Tesla Is Already Making Grid Batteries at the Gigafactory The batteries, intended for building owners and utilities, were expected to begin production in the first quarter of next year.
This story originally appeared on Fortune Magazine
Electric car maker Tesla Motors is already assembling batteries to be used by utilities and building owners at its huge battery factory, the Gigafactory, just outside of Reno, Nev. The company made the announcement during its third quarter earnings on Tuesday.
Earlier this year Tesla announced that it would start selling batteries that could be plugged into the power grid, connected to buildings, or paired with solar panels. Business owners and home owners can use Tesla's batteries to lower electricity bills by powering buildings when grid electricity rates are high. Utilities can use the batteries to operate their grids more smoothly and to avoid building additional expensive and dirty power plants.
Tesla said that it started assembling these batteries -- called the Powerpack and Powerwall -- at its factory in Fremont, Calif. in the third quarter of this year. In the early part of the fourth quarter, Tesla says it "relocated production from Fremont to an automated assembly line at the Gigafactory." These Powerpack and Powerwall battery packs are likely using battery cells from its battery partner Panasonic.

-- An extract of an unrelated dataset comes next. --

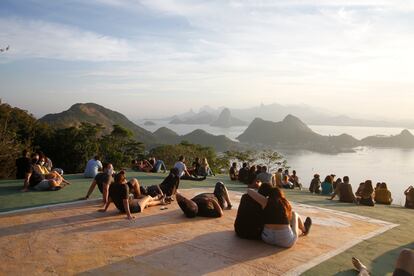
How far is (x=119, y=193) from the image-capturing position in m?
7.64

Previously Tesla's CEO Elon Musk had said that the company would move production of the grid batteries to the Gigafactory next year in the first quarter.
At the end of 2016, Tesla will make the Powerpack and Powerwall battery packs using battery cells that it produces at the Gigafactory, says Tesla.
Overall, Tesla says it's accelerating and expanding its plans to make the grid batteries. The company is seeing strong demand for the Powerpack and Powerwalls, in particular in Australia, Germany and South Africa.
Earlier this year Musk said the company had $1 billion-worth, or 100,000 in orders, for the grid batteries. As a result the grid batteries are sold out in 2016 already. Musk has also said that there's been so much demand for Tesla's grid batteries that they "went viral" and were "crazy off the hook."
Previously Musk has estimated that just the grid battery orders could deliver between $40 million to $45 million in sales for the fourth quarter of this year. Sales for the battery business could be "ten times that number next year" -- or presumably $400 million to $450 million in a quarter -- after that.
Beyond next year, the business could reach "a few billion dollars in 2017," Musk said earlier this year. "It's sort of growing by a half order of magnitude to an order of magnitude per year."
Tesla didn't give any more details on the volumes of grid batteries it has been assembling at the Gigafactory on the earnings call. But Tesla CTO JB Straubel confirmed on the call that Tesla had just started assembly in the factory and said battery assembly will be done in a separate part of the building than where the battery cells will be manufactured.